■ Passage provided
Truck-type 4WD is great for traction – bullying across a muddy field, for instance. But it’s actually a handling liability when the vehicle is cornering on dry pavement. One potential issue with a traditional, truck-type 4WD system is a phenomenon called axle bind. With the 4WD engaged, the inside wheels may rotate at a faster rate in a curve than the outside wheels, causing premature wear of the components as well as driveline noise. Most truck 4WD systems advise disengaging the system on dry, paved roads for just this reason.

But with AWD, the paired wheels on a given axle (front or rear) are able to freewheel (rotate at different speeds) and thus, do not bind. The eventual Eagle’s system could also route torque front-to-back in a varying ratio (via a viscous-coupled single speed center differential) to the axles with the most traction. This further improved the vehicle’s lateral grip – during cornering.

It is among the reasons why so many modern AWD high-performance cars feature a similar system. 

The Eagle also differed from the typical 4WD truck in that it had an independent front suspension, which enabled each front wheel to articulate (move up and down) individually, another boon to handling as well as ride quality. If the left front wheel dipped into a pothole, the right front wheel was not affected.

In addition to the AWD system, the prototype also featured extra ground clearance and a 15-inch wheel/tire package specifically designed to optimize the vehicle’s poor weather tenacity.

■ Records supplied
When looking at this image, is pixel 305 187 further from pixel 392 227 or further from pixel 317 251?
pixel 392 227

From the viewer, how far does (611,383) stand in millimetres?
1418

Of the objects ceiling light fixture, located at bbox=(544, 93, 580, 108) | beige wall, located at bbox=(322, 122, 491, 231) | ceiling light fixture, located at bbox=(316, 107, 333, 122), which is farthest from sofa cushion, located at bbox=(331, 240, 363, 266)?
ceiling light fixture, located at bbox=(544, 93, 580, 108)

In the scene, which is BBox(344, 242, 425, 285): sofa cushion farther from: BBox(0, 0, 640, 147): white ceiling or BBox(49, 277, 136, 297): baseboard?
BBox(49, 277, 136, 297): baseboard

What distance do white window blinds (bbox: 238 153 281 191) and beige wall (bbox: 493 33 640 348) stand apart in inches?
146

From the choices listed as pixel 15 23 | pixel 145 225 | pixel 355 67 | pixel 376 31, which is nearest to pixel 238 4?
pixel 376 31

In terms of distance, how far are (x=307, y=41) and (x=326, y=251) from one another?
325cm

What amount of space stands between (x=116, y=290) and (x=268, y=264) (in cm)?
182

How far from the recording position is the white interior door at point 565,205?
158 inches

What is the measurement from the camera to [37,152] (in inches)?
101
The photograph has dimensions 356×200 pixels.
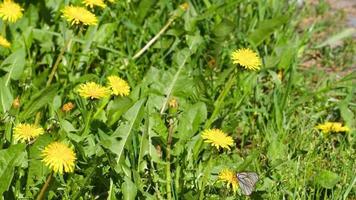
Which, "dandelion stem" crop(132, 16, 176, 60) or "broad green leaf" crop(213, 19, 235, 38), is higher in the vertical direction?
"broad green leaf" crop(213, 19, 235, 38)

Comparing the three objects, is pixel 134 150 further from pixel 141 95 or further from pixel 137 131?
pixel 141 95

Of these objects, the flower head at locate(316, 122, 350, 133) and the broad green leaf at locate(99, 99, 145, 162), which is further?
the flower head at locate(316, 122, 350, 133)

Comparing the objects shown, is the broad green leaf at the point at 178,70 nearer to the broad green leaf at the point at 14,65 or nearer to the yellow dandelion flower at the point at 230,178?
the broad green leaf at the point at 14,65

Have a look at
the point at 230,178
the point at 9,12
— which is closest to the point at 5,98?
the point at 9,12

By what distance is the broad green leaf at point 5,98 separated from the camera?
2562mm

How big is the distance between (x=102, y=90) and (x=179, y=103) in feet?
1.70

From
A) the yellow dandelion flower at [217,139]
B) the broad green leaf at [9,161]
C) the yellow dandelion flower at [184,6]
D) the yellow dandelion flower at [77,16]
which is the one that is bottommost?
the broad green leaf at [9,161]

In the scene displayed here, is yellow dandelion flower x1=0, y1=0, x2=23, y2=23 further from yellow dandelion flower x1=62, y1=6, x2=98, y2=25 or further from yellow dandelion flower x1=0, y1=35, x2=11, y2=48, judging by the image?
yellow dandelion flower x1=62, y1=6, x2=98, y2=25

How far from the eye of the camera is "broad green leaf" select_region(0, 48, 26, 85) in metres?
2.80

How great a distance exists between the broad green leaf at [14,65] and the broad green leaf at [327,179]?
1.26 meters

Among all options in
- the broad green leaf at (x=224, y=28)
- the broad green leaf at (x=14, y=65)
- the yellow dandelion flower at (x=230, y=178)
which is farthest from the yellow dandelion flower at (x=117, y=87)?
the broad green leaf at (x=224, y=28)

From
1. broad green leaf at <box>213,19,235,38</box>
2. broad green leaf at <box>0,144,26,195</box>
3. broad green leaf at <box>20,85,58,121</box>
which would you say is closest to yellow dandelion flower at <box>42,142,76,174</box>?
broad green leaf at <box>0,144,26,195</box>

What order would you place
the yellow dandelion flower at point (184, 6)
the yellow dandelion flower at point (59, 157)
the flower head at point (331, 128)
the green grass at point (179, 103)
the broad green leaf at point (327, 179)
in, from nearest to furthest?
the yellow dandelion flower at point (59, 157) → the green grass at point (179, 103) → the broad green leaf at point (327, 179) → the flower head at point (331, 128) → the yellow dandelion flower at point (184, 6)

■ The problem
Output the full passage about truck-type 4WD versus AWD, word for word. Rely only on the passage about truck-type 4WD versus AWD, not the data.

■ Correct output
Truck-type 4WD is great for traction – bullying across a muddy field, for instance. But it’s actually a handling liability when the vehicle is cornering on dry pavement. One potential issue with a traditional, truck-type 4WD system is a phenomenon called axle bind. With the 4WD engaged, the inside wheels may rotate at a faster rate in a curve than the outside wheels, causing premature wear of the components as well as driveline noise. Most truck 4WD systems advise disengaging the system on dry, paved roads for just this reason.

But with AWD, the paired wheels on a given axle (front or rear) are able to freewheel (rotate at different speeds) and thus, do not bind. The eventual Eagle’s system could also route torque front-to-back in a varying ratio (via a viscous-coupled single speed center differential) to the axles with the most traction. This further improved the vehicle’s lateral grip – during cornering.

It is among the reasons why so many modern AWD high-performance cars feature a similar system. 

The Eagle also differed from the typical 4WD truck in that it had an independent front suspension, which enabled each front wheel to articulate (move up and down) individually, another boon to handling as well as ride quality. If the left front wheel dipped into a pothole, the right front wheel was not affected.

In addition to the AWD system, the prototype also featured extra ground clearance and a 15-inch wheel/tire package specifically designed to optimize the vehicle’s poor weather tenacity.